I asked Augie what he cooks at home or would find in his fridge or in his kitchen. His “fresh and healthy” concept carries over to home, and he does most of the cooking. Currently he is using lots of cucumbers and avocadoes, cauliflower and asparagus. In his fridge you will find a good assortment of cheese and fresh fruit. He experiments in making his own oils, sauces and vinaigrettes. He has cut back on red meat but still enjoys a good steak once in a while and of course a fine wine.
Augie can be spotted weekly in the local farmers’ markets; he makes a point of knowing the best seasonal items that are available and creates his menus around those products. Augie’s creative flair can clearly be seen when it comes to his food presentation. He believes that fine dining is a multi-sensory experience, and he ensures that each plate is constructed and garnished beautifully so that when it arrives at the table, diners are ready to take in a flavorful, texture-filled culinary delight.

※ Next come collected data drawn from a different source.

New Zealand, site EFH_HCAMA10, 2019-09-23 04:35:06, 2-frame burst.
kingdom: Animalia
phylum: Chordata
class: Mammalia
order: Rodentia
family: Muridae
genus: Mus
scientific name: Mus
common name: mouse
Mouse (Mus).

What is in the future for Augie? His immediate reply is to definitely “slow down.” Lately he has been taking more time to travel, and one of the reasons he visited Austria was to investigate hosting culinary tours. Thank you, Augie, for coming back to Springfield almost 20 years ago and for the many great meals we have enjoyed at your restaurants.

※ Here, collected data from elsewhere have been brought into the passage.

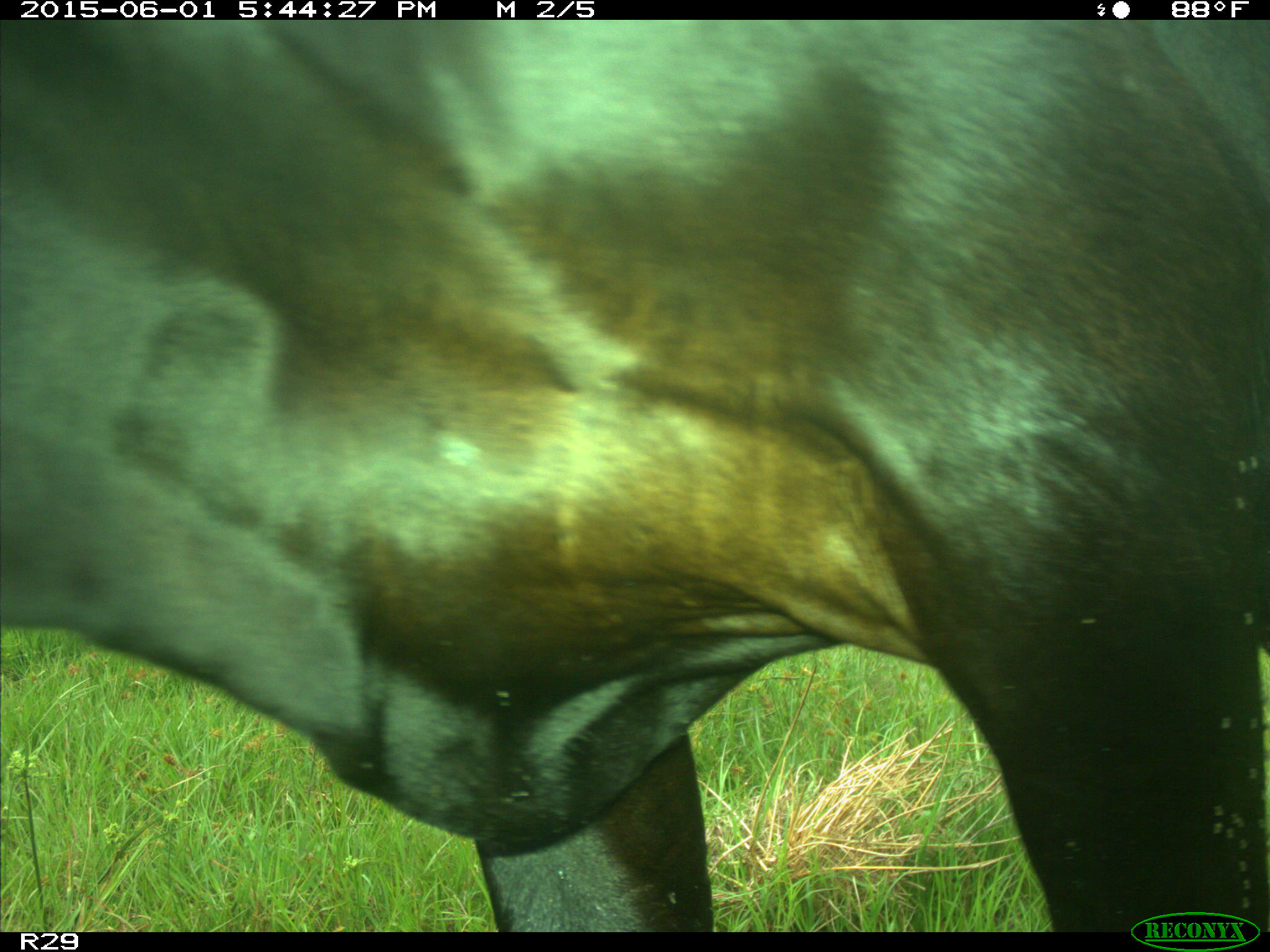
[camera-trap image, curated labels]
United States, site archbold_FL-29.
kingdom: Animalia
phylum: Chordata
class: Mammalia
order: Artiodactyla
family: Bovidae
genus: Bos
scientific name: Bos taurus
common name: domestic cow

Springfield is fortunate to have a number of very talented chefs, and in future articles I will be introducing you to others that have made an impact on our local dining scene.

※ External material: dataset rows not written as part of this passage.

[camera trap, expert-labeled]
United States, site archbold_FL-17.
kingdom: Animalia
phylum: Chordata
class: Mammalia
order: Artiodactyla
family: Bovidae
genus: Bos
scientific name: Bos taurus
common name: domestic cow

Augie will be preparing a special Austrian Dinner Friday, May 27 at Augie’s Front Burner. The cost will be $55 and menu will feature DILL VIENNESE CUCUMBER SALAD, SOFT BAKED SEA BREAM ON RICOTTA, ORANGE AND WHITE ASPARAGUS, BLOOD SAUSAGE RAVIOLI, CABBAGE, HORSERADISH SAUCE, TAFELSPITZ, BOILED BEEF WITH VEGETABLES, WIENER SCHNITZEL, POTATO SALAD, SOFT SCHOKOV CHOCOLATE CAKE, LINGONBERRY CURD MOUSSE, and LEMON SORBET. Seating is limited. To make a reservation call 544-6979.
Augie’s Black Bean Cakes
*2 cups drained, cooked or canned black beans
*1 teaspoon minced garlic
*¼ each chopped sweet red, yellow, and green peppers
*½ cup chopped green onions
*½ teaspoons ground cumin
*2 tablespoons flour
*½ seeded jalapeno pepper
*add salt and pepper to taste
*egg wash (1 egg beaten with 1/3 to ½ cup of skim milk-you need only a few tablespoonsof this mixture)
*¾ cup fine fry bread crumbs
Heat two tablespoons of the canola oil and add the flour to make a roux. Set aside. Sauté garlic, onions and peppers, jalapeno, cumin, stir well and add beans. Stir in the roux until mixture thickens, cook three or four minutes more. Remove and refrigerate until firm. Coat cakes with egg wash and cover well with bread crumbs. Sauté in canola oil until brown. To serve, allow two bean cakes per person. Garnish with dill and serve piping hot with salsa on the side.